I had drafted an email to a colleague overseeing technology projects. The email was simply to ask what our company was doing around AI and whether I could be involved in some capacity.
That email, just a few lines long, took me 30 minutes to write.
I was deeply intimidated by the idea of joining the conversation. I didn’t have the technical skills. I didn’t have the standing within the company. I couldn’t even articulate a clear outcome I was seeking.
But my curiosity outweighed my fear.
I hit ‘Send,’ formally marking the beginning of my deep dive into generative AI.
Since then, I’ve learned a tremendous amount. But the intimidation hasn’t gone away. If anything, it grows a little each day I read a new post by a brilliant engineer or explore another innovative tool.
It has grown. But so has my capacity to manage it, even embrace it.
That’s what this post is about…
Recognizing intimidation at different stages of AI understanding and learning how to use it to feed curiosity and guide more systematic learning.
Intimidation across key phases of understanding
When I first began to consider exploring AI, everything felt too technical. AI had always seemed like the product of secretive R&D labs, developed by brainiac engineers and scientists at companies I had no proximity to.
I worried about getting it wrong, about not being smart enough to keep up, or even entering the space at all.
Eventually, I worked through that initial barrier and came to understand just how extraordinary—and accessible—the technology had become.
The intimidation didn’t vanish. It just changed shape.
When I started using AI for practical tasks, it became something subtler.
Knowing just enough is dangerous. I started feeling a strange embarrassment about using AI so simply while others online were building agents and deploying code. I wasn’t using it anywhere near its full potential, and I knew it. (Still not, by the way.)
As I moved into more systematic experimentation, the intimidation shifted again, but this time in a more personal direction.
Once I began testing prompts with focused outcomes, I started to notice where my own thinking was fuzzy or incomplete.
AI didn’t just produce outputs. It reflected back the quality of my inputs. If my logic was unclear, AI wasted no time in revealing it.
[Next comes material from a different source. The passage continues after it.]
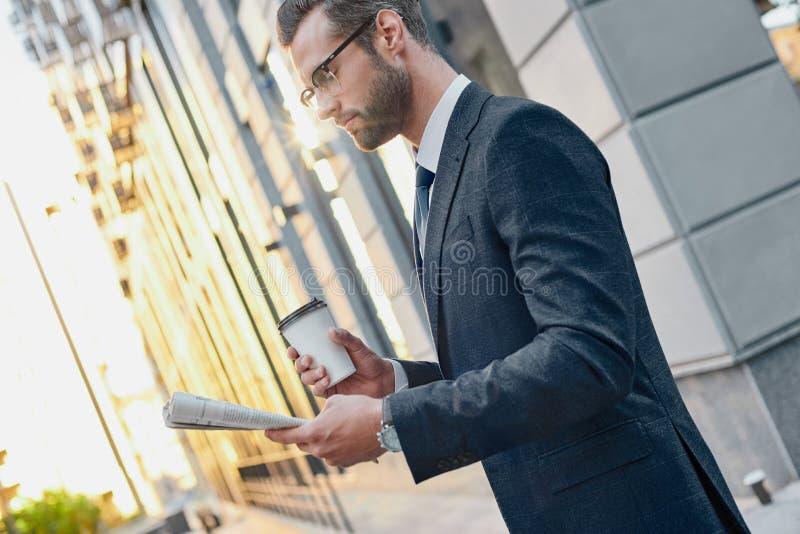 Hombre de negocios joven en el traje y los vidrios que sostienen una taza de papel y que leen el periódico de negocios en sus man fotografía de archivo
That intimidation didn’t feel technical anymore—it felt like I was personally inadequate.
Later, when I began working with AI more as a creative partner—co-developing frameworks, reviewing drafts, brainstorming problem-solving approaches—the discomfort sharpened again.
What if it generated something better than I could? What did that mean for me as a contributor? Is this what being replaced actually feels like?
Embracing intimidation
Now, the intimidation is less intrusive, but no less real.
I still get overwhelmed by new tools and by the thinking of others who seem years ahead.
But now, that feeling is more of a signal than a barrier. It tells me I’m entering new territory. It reminds me that I’m being led by questions I don’t yet know how to answer.
Managing intimidation isn’t about building confidence. It’s about relentlessly feeding curiosity.
Experiment → fail → reflect → repeat
Embrace the process. Be fearless in executing it.
This mantra, I believe, is essential on the path toward AI stewardship.